THE PROBLEM:
According to the research page, through what means could preparatory classes impede the early academic integration of immigrant children?

(DOCUMENT SECTION begins)

Research
Research
My research focuses on questions at the intersection of migration, education, integration, and social cohesion. I use empirical and experimental methods to study how institutions, policies, and social environments shape educational trajectories, refugee integration, and young people’s future opportunities.
The Economic Journal, 2025, 136: 1217–1253
with Lisa Sofie Höckel
We study the effect of separate preparatory language learning classes on the academic outcomes of primary school-aged immigrant children in Germany compared to their direct integration into regular classrooms. Using administrative panel data and leveraging idiosyncratic assignment of refugee children to neighbourhoods, and, consequently, schools, as well as preparatory class roll-out over time, we find that primary school-aged refugees attending a preparatory class perform significantly worse on fifth-grade standardised tests and are slightly less likely to pursue an academic secondary track. While limited to short-term outcomes, our results indicate that preparatory classes could impede early academic integration by clustering migrant peers, highlighting the need to consider complementary approaches to reduce achievement disparities.

(DOCUMENT SECTION ends)
(EXTRACTED INFORMATION begins)

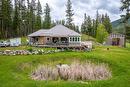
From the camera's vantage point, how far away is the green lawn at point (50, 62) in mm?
29638

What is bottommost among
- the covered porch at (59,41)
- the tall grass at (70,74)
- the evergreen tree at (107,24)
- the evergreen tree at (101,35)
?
the tall grass at (70,74)

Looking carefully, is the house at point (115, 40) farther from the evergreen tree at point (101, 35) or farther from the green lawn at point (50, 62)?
the green lawn at point (50, 62)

(EXTRACTED INFORMATION ends)

REPLY TO THE EXERCISE:
By clustering migrant peers.